Tauranga Chamber of Commerce chief executive Matt Cowley said it was paramount people supported local businesses to keep them going as long as possible while keeping money moving through the local economy.
"A lot of local businesses are reliant on other local businesses, so the more money that can move through the local economy, the better."
He said businesses which had downsized to get through this period would eventually require more staff when the new way of operating under the contact-tracing and social distancing restrictions was worked through.
"There are still a lot of people who need to be fed, entertained and want to connect with others ... there is that strong local need there."
Te Tuinga Whānau Support Services Trust executive director Tommy Wilson said his trust was in talks with Ngāti Ranganui iwi on how they could create new social enterprise employment opportunities in response to the rising unemployment rate.
"Our trust had been working with lots of working-poor before the lockdown, and our emergency housing clients are not new poverty. But now, because some aren't working, they're under huge Covid-19 distress and that's only going to grow exponentially once the Government lifts the wage subsidy," he said.
Wilson said the focus needed to be on the post-Covid-19 recovery phase and the creation of more job opportunities.
"This is not the time to try and invoice the Government for the rise in unemployment when the economic impacts of the lockdown are a global problem."
Tiny Deane, from Rotorua-based charity Visions of a Helping Hand, said his trust was also encountering more people without work during the lockdown.
"And we are also seeing a lot of domestic violence because the dad has lost their job."

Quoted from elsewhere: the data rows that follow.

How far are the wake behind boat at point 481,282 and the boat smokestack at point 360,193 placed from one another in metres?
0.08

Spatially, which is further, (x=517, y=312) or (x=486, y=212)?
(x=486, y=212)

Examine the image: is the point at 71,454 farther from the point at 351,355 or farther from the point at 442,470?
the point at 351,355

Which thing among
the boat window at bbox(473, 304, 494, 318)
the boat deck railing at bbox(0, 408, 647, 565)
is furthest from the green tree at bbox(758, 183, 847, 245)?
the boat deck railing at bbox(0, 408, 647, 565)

Despite this, Deane believed the Government was right to impose the lockdown when it did, otherwise "a lot more people would have been dying".

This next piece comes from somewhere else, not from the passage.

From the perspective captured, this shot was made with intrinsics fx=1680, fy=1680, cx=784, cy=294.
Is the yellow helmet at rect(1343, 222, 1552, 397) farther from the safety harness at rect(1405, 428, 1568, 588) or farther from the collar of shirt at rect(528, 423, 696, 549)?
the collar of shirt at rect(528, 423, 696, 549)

"To me, you have to put human life over business every time and I'm glad we went into this lockdown when we did," he said.
Paul Barber, the Salvation Army's Social Policy and Parliamentary Unit analyst, said Jobseeker numbers had been rising before the Covid-19 crisis began, due to fewer jobs being available in some sectors.
"The lockdown and the current level 3 restrictions were a necessary health response to the pandemic and to avert worse social and economic effects of a larger pandemic."
Tauranga Community Foodbank manager Nicki Goodwin said they had experienced an increase in the need for food parcels and the lockdown would have hit people hard no matter how long it lasted.
Love Soup Rotorua founder Elmer Peiffer said before Covid-19 hit the country, the trust was dealing solely with people on welfare benefits.
"Since the lockdown, we have also been assisting a lot more people with food security because they have lost their jobs which is very sad," he said.
"But we can't blame the Government. If the lockdown had not come into force when it did, there would have a lot more sick people and they would have lost their jobs anyway."
Peiffer said moving out of the lockdown too early would also be a "very bad" decision.
"People's health must come first. Just have a look at what is happening in the US."